In the latest news, the second- and third-largest advertising holding companies in the US — Omnicom and Publicis — have both revealed they have received subpoenas from the US Department of Justice.
- Read the new and free Which-50 Magazine. Edition 1 : leadership and digital transformation
They have each been drawn into an investigation into potential antitrust behaviour. On its web site, the DOJ Antitrust division notes “When competitors collude, prices are inflated and the customer is cheated. Price fixing, bid rigging, and other forms of collusion are illegal and are subject to criminal prosecution by the Antitrust Division of the United States Department of Justice.”
In its statement about the subpoena, Omnicom wrote “On Dec. 14, 2016, two subsidiaries within Omnicom Group Inc. (NYSE: OMC) received subpoenas from the U.S. Department of Justice Antitrust Division concerning its ongoing investigation of video production and post-production practices in the advertising industry.

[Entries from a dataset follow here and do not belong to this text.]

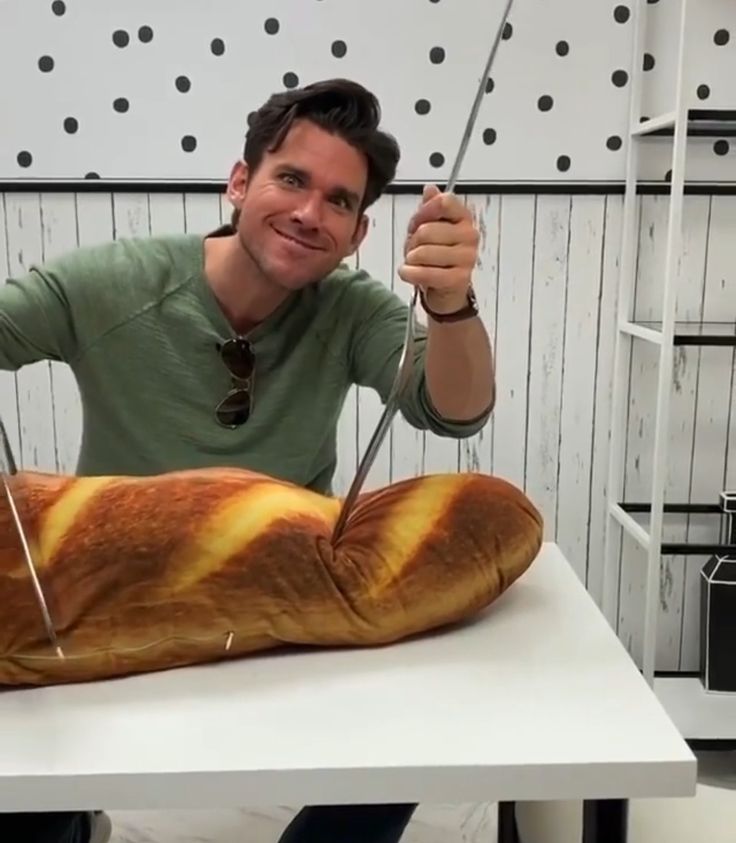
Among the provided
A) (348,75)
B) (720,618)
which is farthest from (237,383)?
(720,618)

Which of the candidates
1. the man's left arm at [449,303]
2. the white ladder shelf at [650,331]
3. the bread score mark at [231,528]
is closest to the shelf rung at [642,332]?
the white ladder shelf at [650,331]

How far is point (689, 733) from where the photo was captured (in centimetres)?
161

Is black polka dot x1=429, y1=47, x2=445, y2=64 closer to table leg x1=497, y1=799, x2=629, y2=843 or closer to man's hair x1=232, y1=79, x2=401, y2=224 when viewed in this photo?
man's hair x1=232, y1=79, x2=401, y2=224

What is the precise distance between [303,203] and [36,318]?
31 centimetres

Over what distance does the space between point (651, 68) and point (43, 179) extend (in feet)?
3.50

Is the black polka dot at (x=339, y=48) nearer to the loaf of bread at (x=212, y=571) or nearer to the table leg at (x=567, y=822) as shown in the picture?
the loaf of bread at (x=212, y=571)

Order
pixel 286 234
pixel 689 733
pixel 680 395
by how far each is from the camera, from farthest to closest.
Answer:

Omnicom’s outside legal counsel has contacted representatives of the Antitrust Division, and the company is fully cooperating with the investigation.”
For its part, Publicis revealed, “As part of the investigation led by the U.S. Department of Justice Antitrust Division concerning video production and post-production practices in the advertising industry, one of the subsidiaries of Publicis Groupe (Paris:PUB) received a subpoena dated December 14, 2016. Publicis Groupe, supported by external counsel, will fully and productively collaborate with the investigation.”
Earlier in the month Interpublic also announced that one it its standalone domestic agencies has been contacted by the Department of Justice Antitrust Division. The DOJ came seeking documents regarding video production practices according to a statement from the company, which said it is cooperating with the government.
“The policies in our company’s Code of Conduct require that we do business in a manner that is fully consistent with the best interests of our clients — in the case of production, that means requiring triple bids on all projects above a minimal dollar threshold. IPG has established a long-standing record of holding ourselves to the highest standards of ethics and transparency and we expect all of our employees to act in accordance with our policies.”
Meanwhile, on the tech side of the industry, a close look at the business and financial practices of a number of companies in the advertising technology sector reveals practices (and staffing) that look more appropriate for financial re-engineering business models than digital marketing service providers.
According to a report in Adweek in the US, “Last week, news of an investigation into the allegedly longstanding practice of ad agencies rigging production contracts shook the industry. Adweek later spoke to several longtime veterans of creative shops and production companies, who described scenarios in which agencies either misled production partners about the rates clients will pay for their work or asked them to offer artificially inflated rates as ‘favours’. The agencies do so in order to send the often lucrative contracts to their own holding companies. According to all sources, these incidents are extremely common and even begrudgingly accepted as standard operating procedure.”
As Which-50 recently reported, ad fraud could represent the second-largest criminal enterprise globally within a decade unless the sector reforms.